Now to the heart! M. Tanner and a group of laboratory researchers at Vanderbilt University Medical Center in Tennessee were specifically looking at nitric oxide (NO) and how it improves heart health. Their interest was in how encouraged the release of nitric oxide. The nitric oxide (NO) factor is significant because it is critical to heart health.
Three American pharmacologists were awarded the Nobel Prize in 1998 for discovering how the body’s production of nitric oxide can widen blood vessels, help regulate blood pressure and prevent the formation of blood clots, all critical to heart health! Nitric oxide was named “Molecule of the Year” in 1992 by the journal Science, but it took another six years for the pharmacists responsible for the major discoveries to receive the prize! Jiaogulan has been shown to aid in the release of NO!

Stomach, Endurance, Immunity and More!

Jiaogulan loose tea

Either buy a Jiaogulan extract or find a loose tea with this kind of appearance.

Moving to the stomach, jiaogulan improves and strengthens digestion. This means that any food consumed is processed more efficiently and digestive disturbances like heart burn are lessened. As you are probably noticing, the “adaptogenic” effects are seen throughout the body— a hallmark of an adaptogen (S. Zhou and researchers, China).
And what about strength and endurance? The results are promising!
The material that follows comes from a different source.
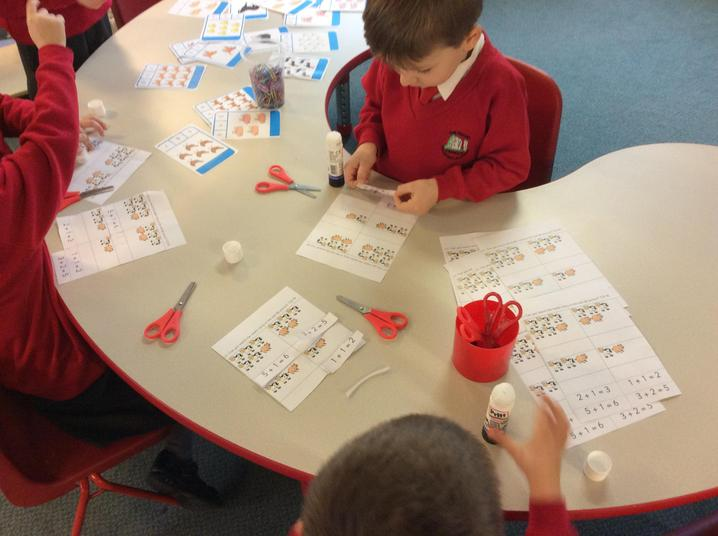 Matching maths stories to animal pictures.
Again out of Guiyang Medical College, it was found that jiaogulan improves the heart contractions and pumping function, probably from soap-like compounds called “saponins.” The study suggests that, “Jiaogulan becomes the perfect herb for anyone who wants to improve his competitive edge in any field of athletic performance,” (Zhou and associates).

If you’re concerned about your immunity, jiaogulan can improve the health of the immune system when it’s under siege from foreign agents. Clinical research studies say it’s a potent “immuno-modulator,” which means it has direct impact on the functions of the immune system. Essentially, lymphocytes, phagocytes, and serum IGG— all components of the immune system—showed improvement, particularly in the aging and the elderly (reported by Jialiu Liu and his group).
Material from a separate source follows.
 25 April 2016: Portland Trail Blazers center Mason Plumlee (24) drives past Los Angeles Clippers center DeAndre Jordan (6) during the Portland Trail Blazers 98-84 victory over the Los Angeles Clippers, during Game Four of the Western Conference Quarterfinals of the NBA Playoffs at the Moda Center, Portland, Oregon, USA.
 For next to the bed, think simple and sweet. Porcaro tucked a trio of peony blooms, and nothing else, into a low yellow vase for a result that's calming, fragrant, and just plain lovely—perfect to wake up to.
And let’s not overlook the liver! Research in 2006 reported in the journal, Alternative Therapies in Health and Medicine, found that taking jiaogulan helped people with non-alcoholic fatty liver disease. An extract of the herb lowered their body mass index and their triglycerides levels, improved insulin resistance, and reduced liver fat. Research is ongoing, but in one particular study of 56 people, after two month of a diet including jiaogulan, it was reported that jiaogulan is an “effective adjunct treatment to diet therapy for patients with nonalcoholic fatty liver disease.”

A Potent Antioxidant

Many of the health benefits of jiaogulan come from antioxidants called “gypenosides.” Gypenosides are compounds that are similar to ingredients in ginseng—another health promoter— yet jiaogulan is reported to have three to four times as many antioxidants as found in ginseng. “This greater number of gypenosides may account for a more powerful regulatory effect on a number of body systems, like blood pressure, the reproductive system, the digestive system, the immune system, mental functions, and more,” report Chinese medical researchers Song, Wei and Hou.
Jiaogulan can be consumed as a tea or in pill and capsule form. It’s readily available in natural foods stores and online. And because jiaogulan is non-toxic, there is no risk of overdose.
Armed with all this knowledge, doesn’t it just make good sense to add jiaogulan to your daily diet regime? As a powerful adaptogen, a strong antioxidant and a total body “supporter,” it’s an inexpensive and effective way to boost your health!